→ **Work instruction**:
Pull out every line of the listing below that contains the string "axis", treating uppercase and lowercase as distinct.

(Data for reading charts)

=======

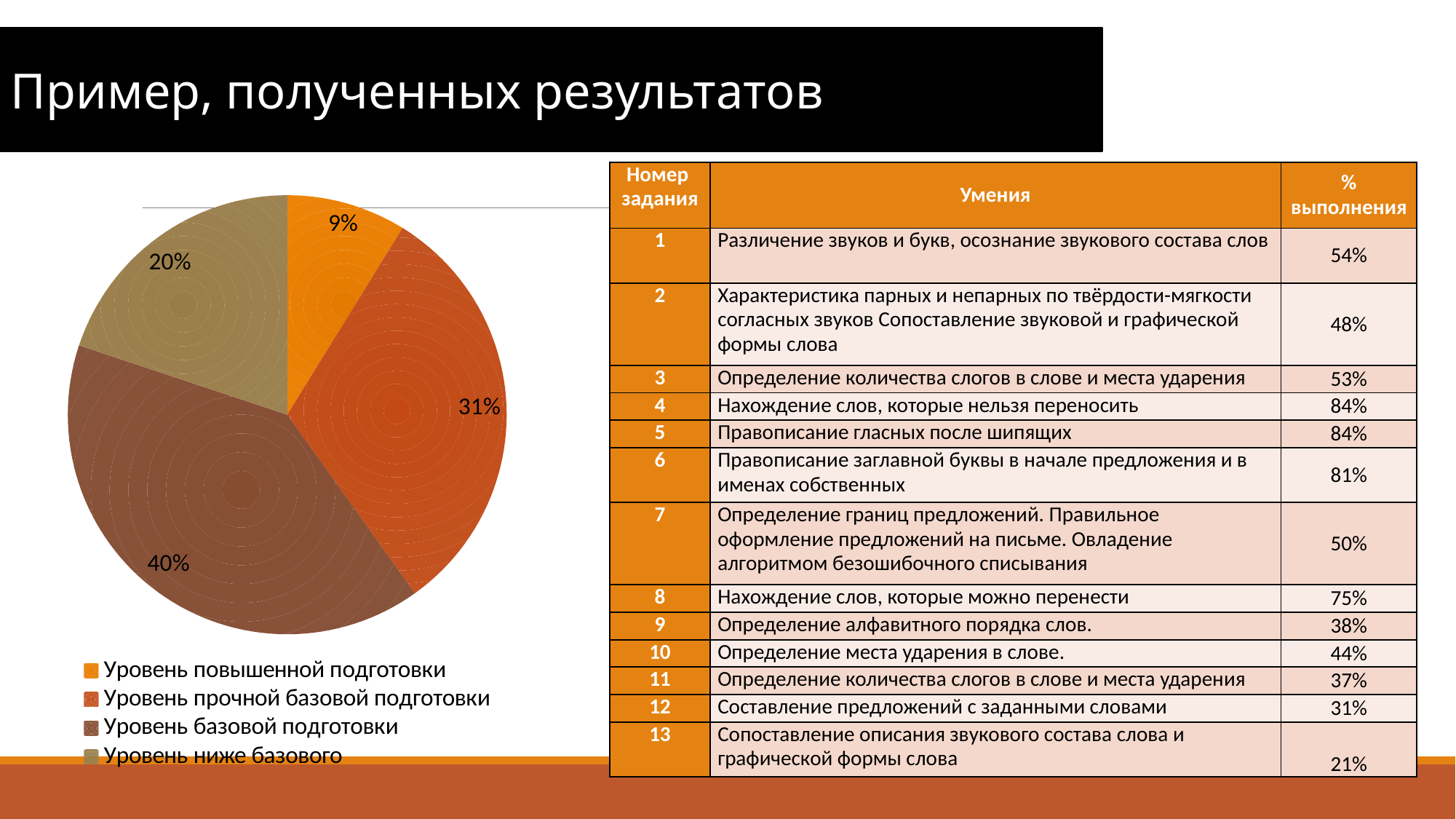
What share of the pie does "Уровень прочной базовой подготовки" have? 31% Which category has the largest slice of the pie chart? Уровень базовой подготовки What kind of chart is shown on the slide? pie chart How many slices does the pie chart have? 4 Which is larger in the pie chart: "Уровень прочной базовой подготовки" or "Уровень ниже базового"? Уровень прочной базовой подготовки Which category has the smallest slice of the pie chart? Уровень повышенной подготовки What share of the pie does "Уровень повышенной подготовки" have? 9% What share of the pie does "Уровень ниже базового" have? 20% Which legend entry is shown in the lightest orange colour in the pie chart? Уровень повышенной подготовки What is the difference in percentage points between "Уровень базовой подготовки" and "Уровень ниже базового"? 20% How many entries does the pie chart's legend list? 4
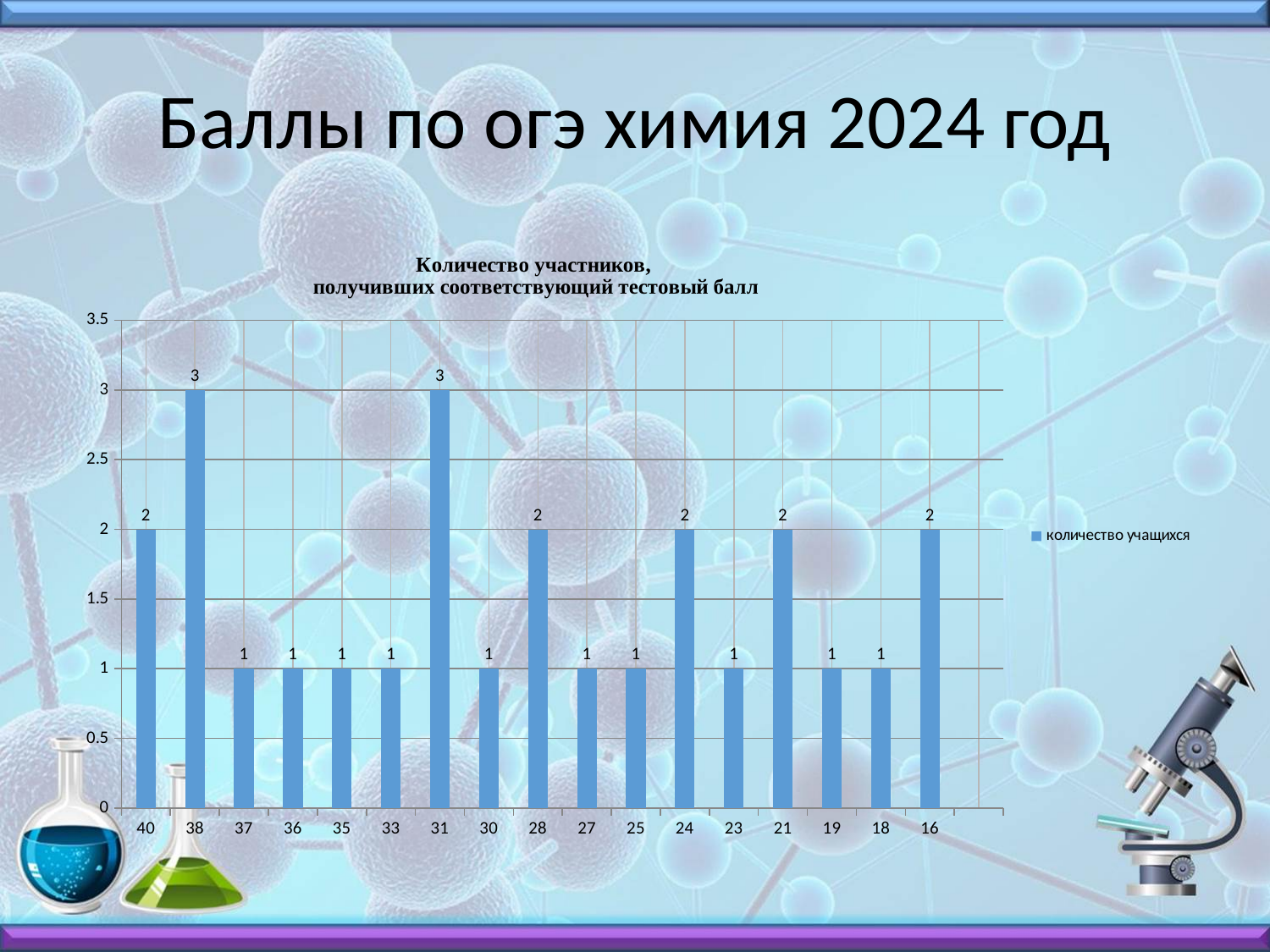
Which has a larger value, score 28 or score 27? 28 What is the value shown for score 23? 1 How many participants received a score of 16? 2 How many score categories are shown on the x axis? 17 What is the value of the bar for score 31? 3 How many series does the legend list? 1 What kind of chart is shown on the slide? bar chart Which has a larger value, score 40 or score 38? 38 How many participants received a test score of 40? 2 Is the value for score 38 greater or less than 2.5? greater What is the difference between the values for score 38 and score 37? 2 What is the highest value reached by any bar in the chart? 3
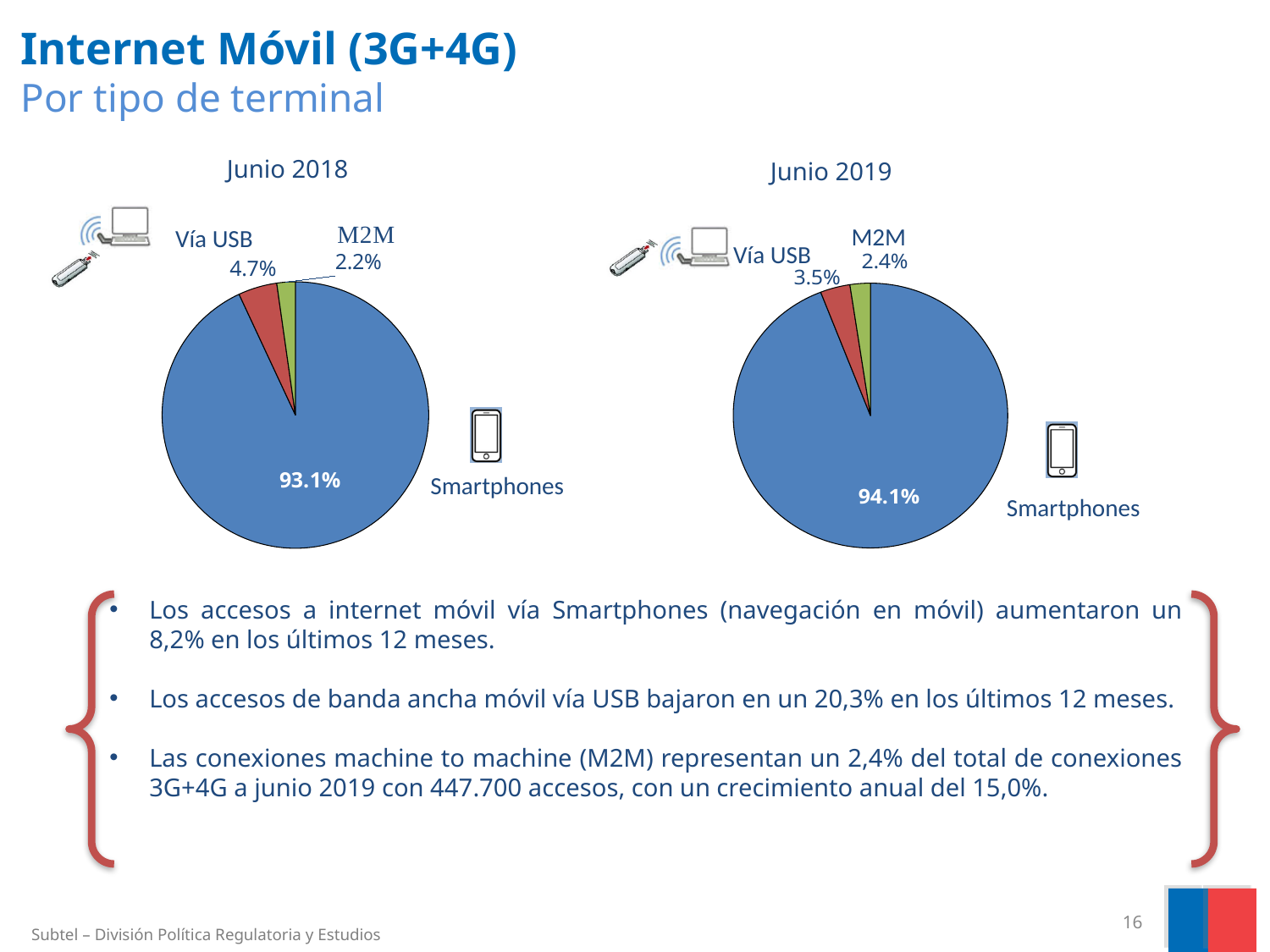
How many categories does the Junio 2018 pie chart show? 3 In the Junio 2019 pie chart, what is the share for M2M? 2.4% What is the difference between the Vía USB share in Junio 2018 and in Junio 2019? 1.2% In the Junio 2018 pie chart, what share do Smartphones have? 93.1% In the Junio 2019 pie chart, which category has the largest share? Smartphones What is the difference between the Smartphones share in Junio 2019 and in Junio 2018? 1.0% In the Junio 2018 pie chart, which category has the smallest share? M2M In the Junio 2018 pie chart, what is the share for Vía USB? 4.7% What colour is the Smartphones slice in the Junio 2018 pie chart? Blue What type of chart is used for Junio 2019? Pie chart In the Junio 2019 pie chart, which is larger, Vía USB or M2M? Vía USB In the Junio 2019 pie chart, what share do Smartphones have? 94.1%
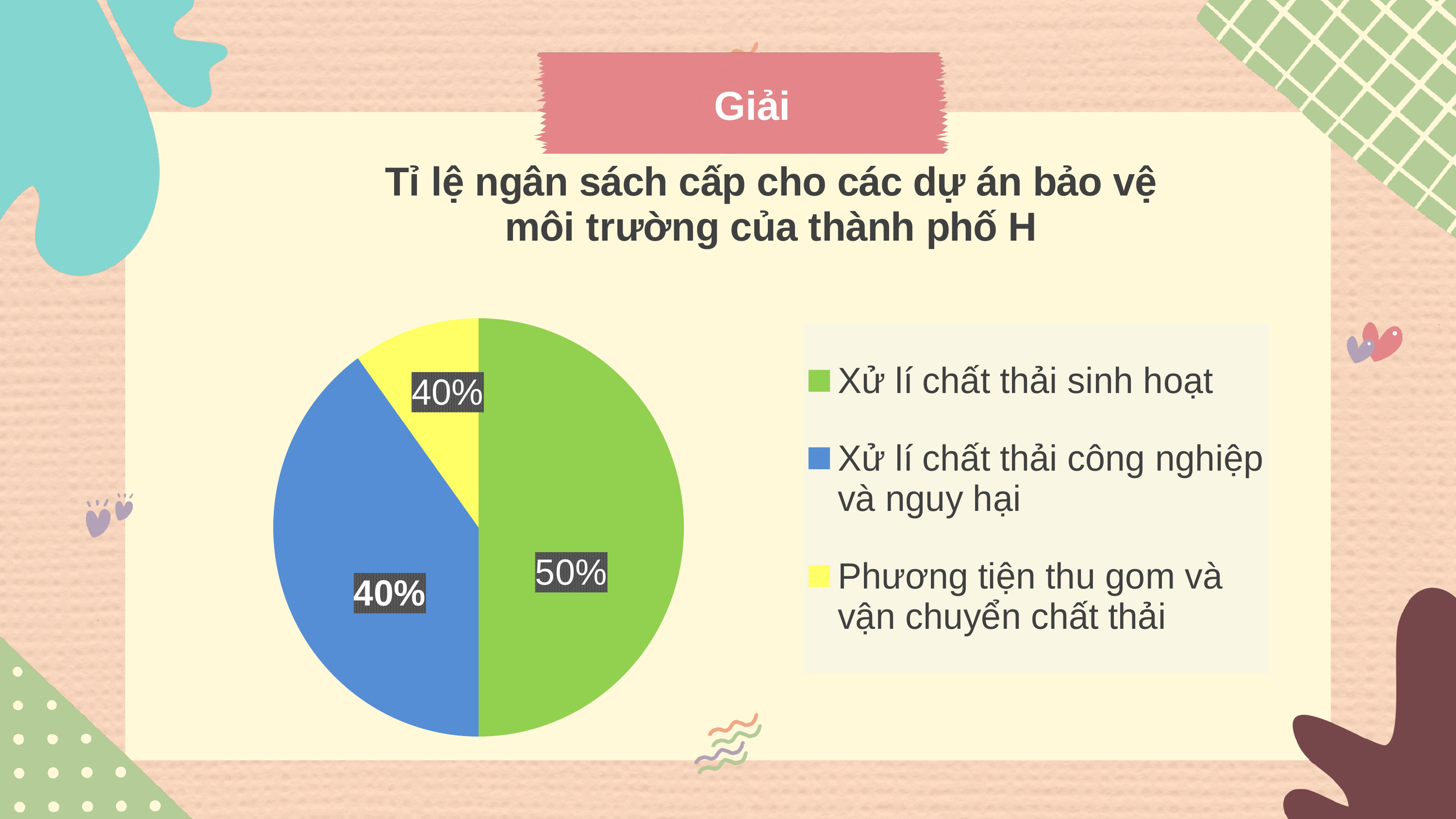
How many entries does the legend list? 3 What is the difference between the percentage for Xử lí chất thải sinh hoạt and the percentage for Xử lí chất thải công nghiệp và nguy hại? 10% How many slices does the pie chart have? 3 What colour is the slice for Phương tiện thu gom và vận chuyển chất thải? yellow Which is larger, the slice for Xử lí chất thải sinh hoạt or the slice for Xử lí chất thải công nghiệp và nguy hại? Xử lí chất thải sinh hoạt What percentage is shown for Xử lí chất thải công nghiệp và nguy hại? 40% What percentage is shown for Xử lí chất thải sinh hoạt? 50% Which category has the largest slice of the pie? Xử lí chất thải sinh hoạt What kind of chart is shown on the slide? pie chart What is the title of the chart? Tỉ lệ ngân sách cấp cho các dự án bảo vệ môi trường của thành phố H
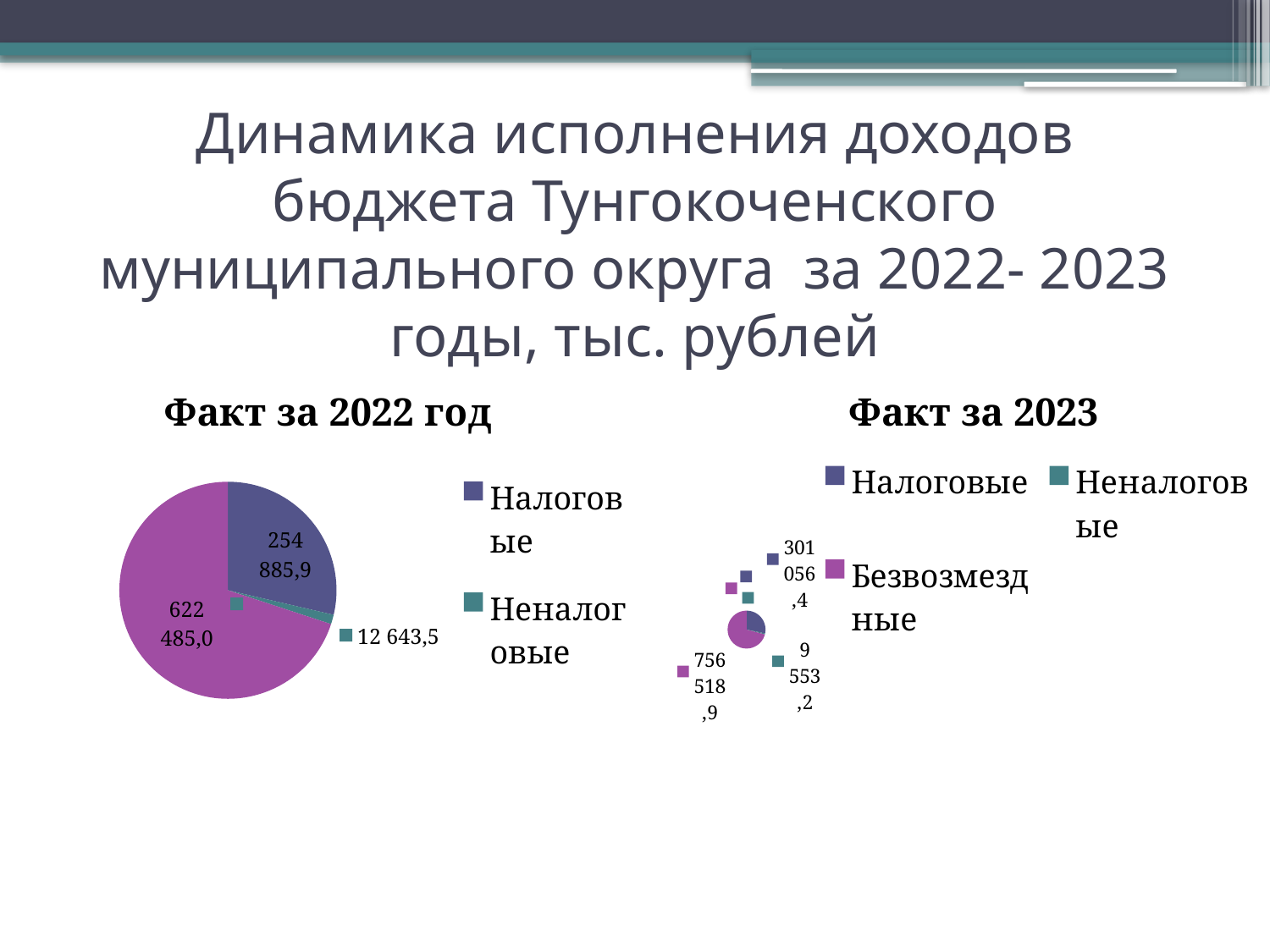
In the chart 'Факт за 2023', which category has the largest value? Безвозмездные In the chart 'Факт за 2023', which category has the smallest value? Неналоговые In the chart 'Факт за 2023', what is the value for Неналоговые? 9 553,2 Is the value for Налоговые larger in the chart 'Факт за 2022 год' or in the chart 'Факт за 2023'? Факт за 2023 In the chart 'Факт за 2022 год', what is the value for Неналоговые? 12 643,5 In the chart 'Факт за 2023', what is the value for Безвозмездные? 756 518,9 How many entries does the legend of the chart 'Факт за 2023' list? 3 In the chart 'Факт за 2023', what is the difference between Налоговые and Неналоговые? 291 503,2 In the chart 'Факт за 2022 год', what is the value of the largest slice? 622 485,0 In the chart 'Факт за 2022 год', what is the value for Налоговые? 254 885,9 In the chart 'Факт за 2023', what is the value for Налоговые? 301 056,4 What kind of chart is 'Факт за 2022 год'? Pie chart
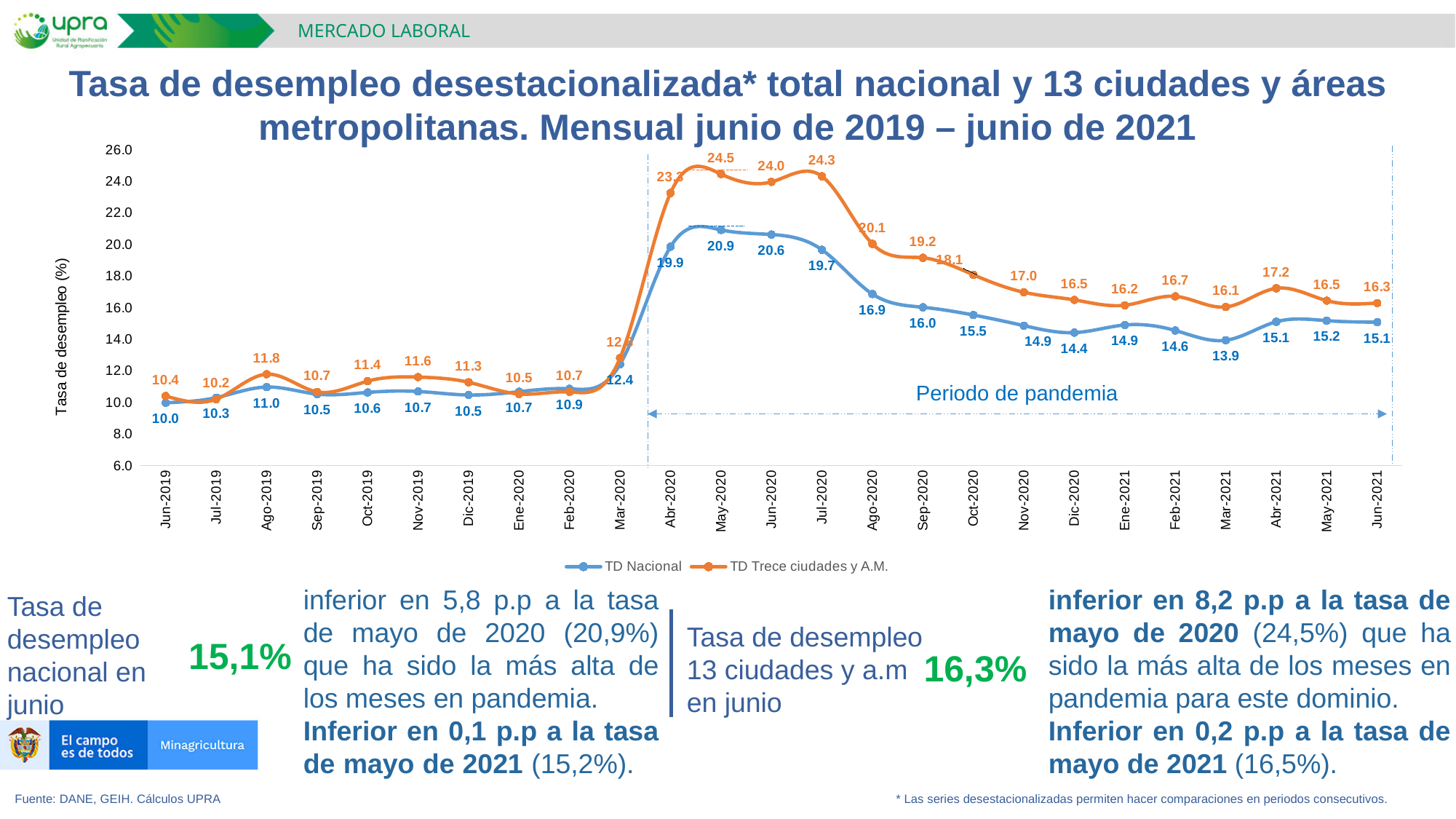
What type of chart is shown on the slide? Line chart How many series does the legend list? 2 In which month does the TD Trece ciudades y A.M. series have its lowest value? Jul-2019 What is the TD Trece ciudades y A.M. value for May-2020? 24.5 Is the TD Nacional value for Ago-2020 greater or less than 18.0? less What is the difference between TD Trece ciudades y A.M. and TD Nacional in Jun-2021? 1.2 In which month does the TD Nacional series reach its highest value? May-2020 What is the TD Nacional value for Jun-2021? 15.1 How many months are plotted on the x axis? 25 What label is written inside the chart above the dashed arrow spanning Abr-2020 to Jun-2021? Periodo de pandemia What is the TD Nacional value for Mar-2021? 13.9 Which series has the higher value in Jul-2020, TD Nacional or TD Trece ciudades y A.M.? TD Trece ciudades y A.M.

=======

→ **Written response**:
Which has a larger value, score 28 or score 27? 28 What is the value shown for score 23? 1 How many participants received a score of 16? 2 How many score categories are shown on the x axis? 17 What is the value of the bar for score 31? 3 How many series does the legend list? 1 What kind of chart is shown on the slide? bar chart Which has a larger value, score 40 or score 38? 38 How many participants received a test score of 40? 2 Is the value for score 38 greater or less than 2.5? greater What is the difference between the values for score 38 and score 37? 2 What is the highest value reached by any bar in the chart? 3
What type of chart is shown on the slide? Line chart How many series does the legend list? 2 In which month does the TD Trece ciudades y A.M. series have its lowest value? Jul-2019 What is the TD Trece ciudades y A.M. value for May-2020? 24.5 Is the TD Nacional value for Ago-2020 greater or less than 18.0? less What is the difference between TD Trece ciudades y A.M. and TD Nacional in Jun-2021? 1.2 In which month does the TD Nacional series reach its highest value? May-2020 What is the TD Nacional value for Jun-2021? 15.1 How many months are plotted on the x axis? 25 What label is written inside the chart above the dashed arrow spanning Abr-2020 to Jun-2021? Periodo de pandemia What is the TD Nacional value for Mar-2021? 13.9 Which series has the higher value in Jul-2020, TD Nacional or TD Trece ciudades y A.M.? TD Trece ciudades y A.M.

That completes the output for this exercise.